• **Tasks**
1. Copy the passage on migratory bird data word for word, starting with "Carcasses from the" and going on through "migration monitoring datasets.".
2. In the passage on migratory bird data, which species was classified as "Near Threatened" by IUCN criteria?
3. Write the next part of the passage on migratory bird data, picking up after its final sentence.
=== Page ===
We analyzed data for all migratory species from the Order Passeriformes with total catches of more than 100 birds at both TTP and LPBO across the study period. This ensured that all species in the analysis were catchable by mist nets, which partially accounted for the problem of species differences in catchability in mist nets (e.g., Remsen and Good 1996). Thirty-five species were selected, and all were confirmed to be regular migrants with minimal stopovers at TTP and LPBO based on information from the Canadian Migration Monitoring Network (Birds Canada 2021). The 35 species were classified by taxonomic family and trophic guild (i.e., diet and foraging height) based on González-Salazar et al. (2014). Trophic guild was then simplified into three levels: granivore, ground foraging insectivore, and non-ground foraging insectivore (Table S1). In our set of species, all but the “Near Threatened” Blackpoll Warbler (Setophaga striata) were classified as “Least Concern” by IUCN criteria (Billerman et al. 2020). We assigned to each species the presence or absence of nocturnal flight calls based on Winger et al. (2019). We also assigned the index of diel timing of migration from Ralph (1981). This continuous metric was calculated as the log of catch at the Long Point lighthouse —located at the tip of Long Point—divided by the log of catch in nets and traps. Birds were assumed to be attracted to the artificial light at night so higher values of the index indicated species with a greater propensity to migrate at night.
Both mist net datasets were filtered with the same within-year temporal extent as the FLAP data (September 1 to October 31), and only first captures were included. For TTP and LPBO, we calculated annual survey effort as the number of days the mist nets were open with at least one individual caught during the September 1 to October 31 period. For FLAP, annual survey effort was calculated as the number of days with at least one carcass retrieved from September 1 to October 31. Among years, annual survey efforts ranged from 29 to 57 days for TTP (48-93%), 54-61 days for LPBO (89-100%), and 29-52 days for FLAP (48-85%). Across the three data sets, days without effort were distributed uniformly within the autumn catch periods, resulting in empirical cumulative distribution functions that conformed to straight lines. Finer resolution information on survey effort (i.e., mist net hours per day or survey hours per day) either was not reported (FLAP) or was not consistently reported (TTP and LPBO). Imprecise estimates of survey effort were expected to account for some of the error in statistical models.
Carcasses from the FLAP collections were made available for aging, but only for 2017 and 2018. Because carcass recovery locations were similar between 2017 and 2018 (Fig. A1), we let the spatial extent of the analysis cover the complete 101 km² survey area in Toronto. The availability of carcasses permitted decent sample sizes for 4 species: Nashville Warbler (Oreothlypis ruficapilla), Ovenbird (Seiurus aurocapilla), White-throated Sparrow (Zonotrichia albicollis), and Swainson’s Thrush (Catharus ustulatus). For comparison to TTP and LPBO, we used the 2017 and 2018 age information from the migration monitoring datasets.
Carcasses were thawed, then aged by plumage and skulling. Birds that had fully pneumatized skulls were classified as AHY, whereas birds that had partially pneumatized skulls were classified as HY (Pyle 1997). In cases where the degree of pneumatization was difficult to see, possibly as a result of internal bleeding, a piece of the skull was removed, cleaned, and examined. Because the process of skull pneumatization is gradual and varies among species, there are cutoff dates when age data become unreliable. We retained age data for carcasses prior to the cutoff dates indicated in McKinney (2004): before October 1 for Swainson’s Thrush, before October 15 for Nashville Warbler and Ovenbird, and before November 1 for White-throated Sparrow. Individuals with unknown age (n = 5) were excluded from analyses.
=== Data excerpt ===
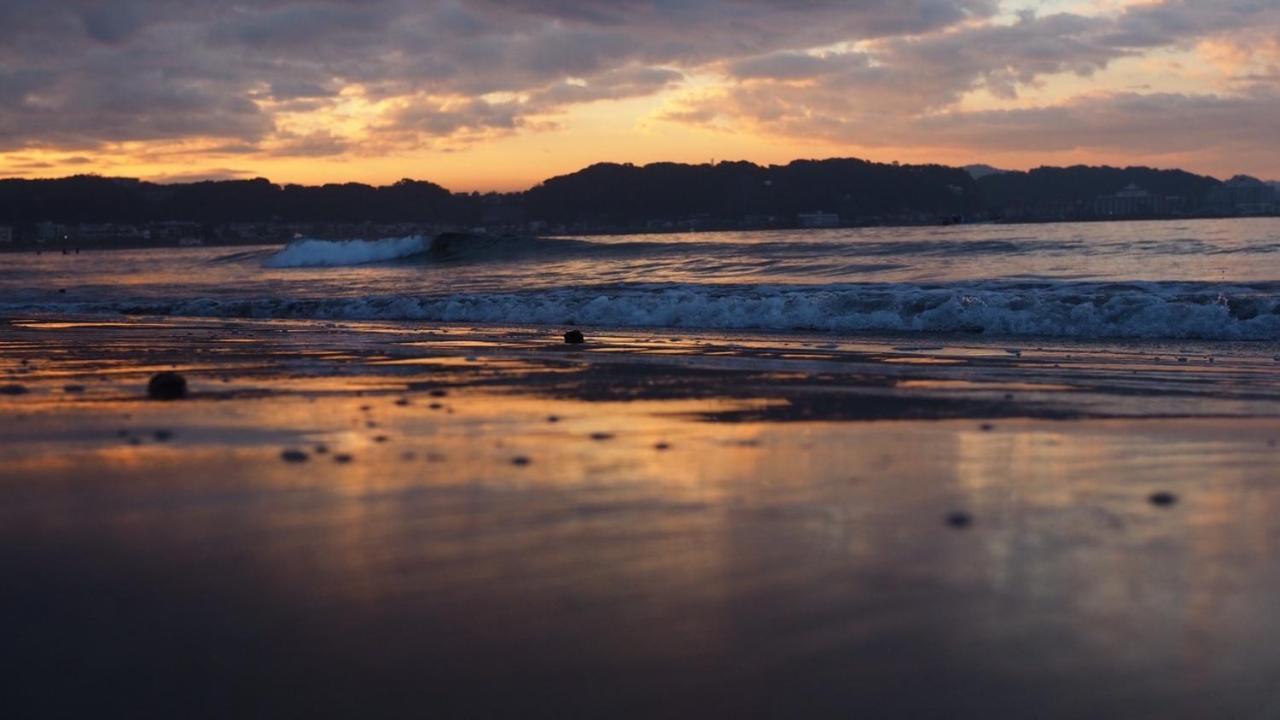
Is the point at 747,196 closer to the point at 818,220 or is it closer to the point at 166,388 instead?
the point at 818,220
===
• **Answers to the exercises**
1.
Carcasses from the FLAP collections were made available for aging, but only for 2017 and 2018. Because carcass recovery locations were similar between 2017 and 2018 (Fig. A1), we let the spatial extent of the analysis cover the complete 101 km² survey area in Toronto. The availability of carcasses permitted decent sample sizes for 4 species: Nashville Warbler (Oreothlypis ruficapilla), Ovenbird (Seiurus aurocapilla), White-throated Sparrow (Zonotrichia albicollis), and Swainson’s Thrush (Catharus ustulatus). For comparison to TTP and LPBO, we used the 2017 and 2018 age information from the migration monitoring datasets.

2. The Blackpoll Warbler (Setophaga striata).

3.
In our approach, we first explored the data so that we could understand the statistical properties of the data and determine if we could fit a single global model; these and all additional analyses were performed in R 4.0.0 (R Core Team 2020). Exploratory analysis of the catch data by species suggested overdispersion relative to a Poisson distribution, even after accounting for the fixed effects of program and year, with the degree of overdispersion varying by species. We formally tested for differences in overdispersion among species to determine if all species could be included in a single model. To do so, we fit a double generalized linear model (dGLM) to the catch data. The class of dGLM extends standard GLM by allowing for both the mean and the dispersion parameter of the negative binomial distribution to be modeled as linear functions of covariates (Dunn and Smyth 2019). In our case, we fit an overdispersed Poisson model in which the mean depended on site (FLAP, TTP, and LPBO), year, the site-by-year interaction, species, and the species-by-site interaction. The dispersion was modeled either as a function of species or as a single parameter. The inclusion of an offset term for log(effort) in the mean model would account for variable effort among years and sites, but the dGLM function could not accommodate this formulation, and so effort was not included as a predictor in these models. The model with a single dispersion parameter was compared to a model with species-specific dispersion parameters with a likelihood ratio test (LRT).
Next, we analyzed catch as a function of site, year, and log(effort) as an offset term using species-specific negative binomial models implemented with the function glm.nb in package MASS (Venables and Ripley 2002), which allows for overdispersion through the estimation of the dispersion parameter θ, which factors into the calculation of variance. The Poisson model is the limit of the negative binomial model as θ tends to infinity, so in cases in which θ could not be estimated because of this limit, we instead fit Poisson GLMs using function glm. For well-fitting models, the dispersion index (residual deviance/residual degrees of freedom) should be < 2 (Beckerman et al. 2017). In the species-specific models, expected catch (μijk) for observation i at site j and year k was assumed to follow this functional form:
(1) |
where x1ij indicates whether or not an observation came from TTP (i.e., x1ij=1 if j=TTP and 0 otherwise), x2ij indicates whether or not an observation came from LPBO (i.e., x2ij=1 if j=LPBO and 0 otherwise), and the zik represents dummy variables coding for the factor year. The β and γ terms represent the fitted coefficients. The term uijk represents survey effort, which was included as an offset term. Catch ratios (CR) between each mist netting site and FLAP with 95% confidence limits were calculated from model coefficients, with catch ratio = 1 indicating that the mean catch per unit effort was the same at the two programs:
(2) |
(3) |
Among species, non-overlapping confidence intervals would be indicative of differences in the catch-per-unit effort between sites that may be attributable to species differences in their probability of window collision given their presence in the FLAP survey area (i.e., conditional risk), catchability by mist nets, and/or abundance at the two sites.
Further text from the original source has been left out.